Etica e responsabilità nei sistemi generativi
Nel progetto AI & Ethics che portiamo avanti su Aignosi, insistiamo su un punto chiave: l’AI non è neutra. La scelta delle fonti, la costruzione delle frasi, il modo in cui vengono sintetizzate opinioni complesse o eventi controversi riflette (anche se in modo non sempre intenzionale) una visione del mondo. E quella visione del mondo, oggi, è modellata da chi controlla le pipeline informative. Il rischio non è solo quello di “echo chambers” algoritmiche, ma di una progressiva standardizzazione del pensiero, dove le fonti ritenute affidabili sono sempre le stesse, mentre le voci dissonanti vengono semplicemente ignorate. Non censurate – sarebbe evidente – ma rese invisibili. In questo senso, la citazione selettiva da parte delle AI si configura come una nuova forma di potere culturale.
Serve quindi un framework etico multilivello:
Trasparenza delle fonti: gli utenti devono sapere da dove provengono le informazioni citate;
Pluralismo epistemico: i modelli devono essere in grado di rappresentare diversi punti di vista, soprattutto su temi controversi;
Responsabilità condivisa: aziende, sviluppatori, editori e utenti devono cooperare nel definire cosa significa “qualità” nel mondo dell’informazione algoritmica.
Un nuovo patto tra giornalismo e intelligenza artificiale
Il giornalismo, oggi, ha un’occasione irripetibile: diventare il nucleo semantico attorno al quale si organizza il sapere digitale. Ma per farlo deve rinunciare alle scorciatoie del click, investire in qualità editoriale, e soprattutto pretendere che i grandi modelli linguistici rispettino la paternità e la correttezza delle fonti. Non basta che ChatGPT sappia chi è Seymour Hersh: deve essere in grado di distinguere una sua inchiesta da una teoria complottista su Reddit.

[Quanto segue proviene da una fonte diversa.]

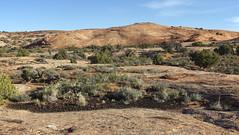 Desert crust and petrified dunes (Jeff Mitton) Tags: desertcrust biocrust fossilizeddunes pinyonjuniperwoodland earthnaturelife wondersofnature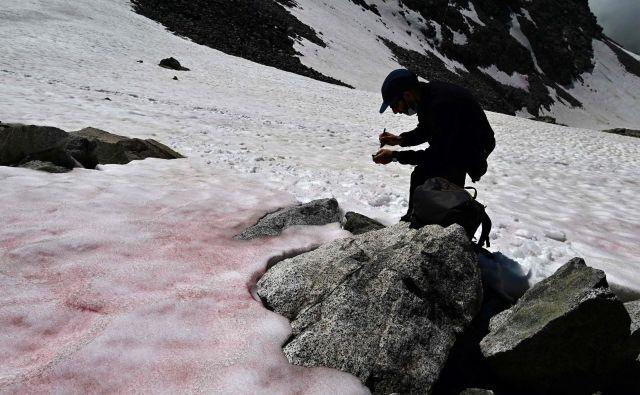 Raziskovalec Biagio di Maio jemlje vzorce snega na ledeniku Presena. FOTO: Miguel Medina/AFP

Allo stesso tempo, le AI devono imparare a gestire l’incertezza, l’ambiguità, la polifonia dell’informazione. Il mondo non è una serie ordinata di facts: è un campo discorsivo instabile, dove la verità si costruisce anche attraverso il conflitto e il dubbio.
L’educazione come argine e opportunità
Nella battaglia per il controllo dell’informazione sintetica, il cittadino ha un ruolo attivo: imparare a interrogare in modo critico i chatbot, verificare le fonti proposte, riconoscere i limiti dei modelli. Come ogni tecnologia, anche l’AI si piega all’uso che ne facciamo. Ma per orientarsi servono nuovi strumenti di alfabetizzazione cognitiva e digitale. In fondo, la vera posta in gioco non è cosa leggono le AI. Ma cosa leggiamo noi, con le AI accanto. E quanto siamo ancora capaci di distinguere il sapere dalla sua simulazione.